Manchmal sagt Er „nein“. Oder „noch nicht“. Nicht aus Lieblosigkeit, sondern weil Seine Weisheit über unser Verstehen hinausgeht.
Das ist vielleicht kein Trost in der ersten Trauer.
Aber auf lange Sicht ist ein Gott, der nicht unserem Willen folgt, sondern das Universum lenkt, der einzige Gott, dem wir wirklich vertrauen können.
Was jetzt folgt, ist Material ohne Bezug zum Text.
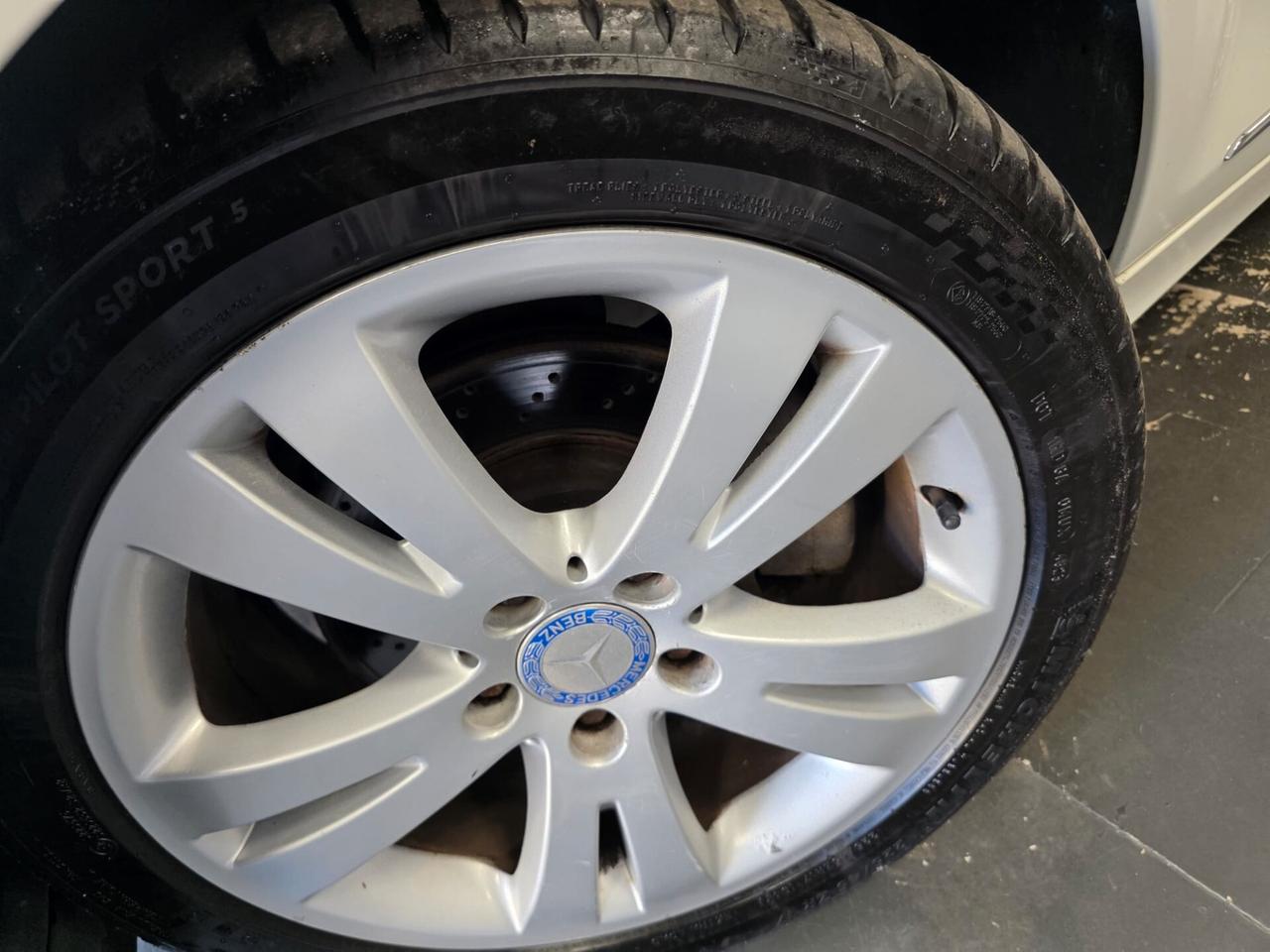Mercedes-benz C 220 CDI BlueEFFICIENCY Avantgarde-ANOMALIA KM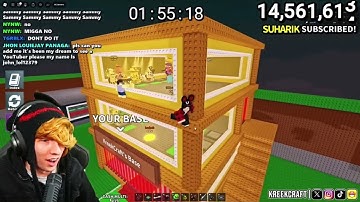 Caylus deletes KreekCraft’s Strawberry Elephant in Roblox Steal a Brainrot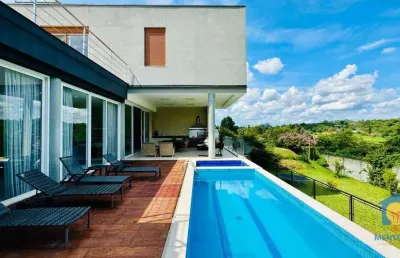 Casa com 4  suítes à venda, 442 m² por r$ 4.490.000 - granja viana - vintage - cotia/sp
Ein letzter Gedanke (für den Moment)
Die falsche Lehre, dass Gott immer heilen will, lässt uns am Ende nur zwei Orte, an denen wir die Schuld suchen, wenn Heilung ausbleibt: bei uns – oder bei Gott.
Beides ist zerstörerisch. Beides ist unbiblisch.
Doch das Evangelium ist größer.
Heilung ist nicht das Ziel – Christus ist es.
Ob Heilung heute geschieht, morgen oder erst in der Ewigkeit:
Wir haben das Kostbarste schon empfangen – Ihn selbst.
Deshalb ist es entscheidend, dass wir unser Gottesbild nicht aus Erfahrungen, Gefühlen oder Enttäuschungen formen, sondern aus der Schrift. Die Bibel zeigt uns einen Gott, der treu ist – auch wenn wir ihn nicht verstehen. Einen Gott, der uns nicht immer von Krankheit befreit, aber uns durch sie hindurchträgt. Einen Gott, der uns nicht alles gibt, was wir wollen, aber alles, was wir wirklich brauchen.
In diesem Sinne, taucht tief in Gottes Wort ein und prüft alles im Licht Seiner Wahrheit.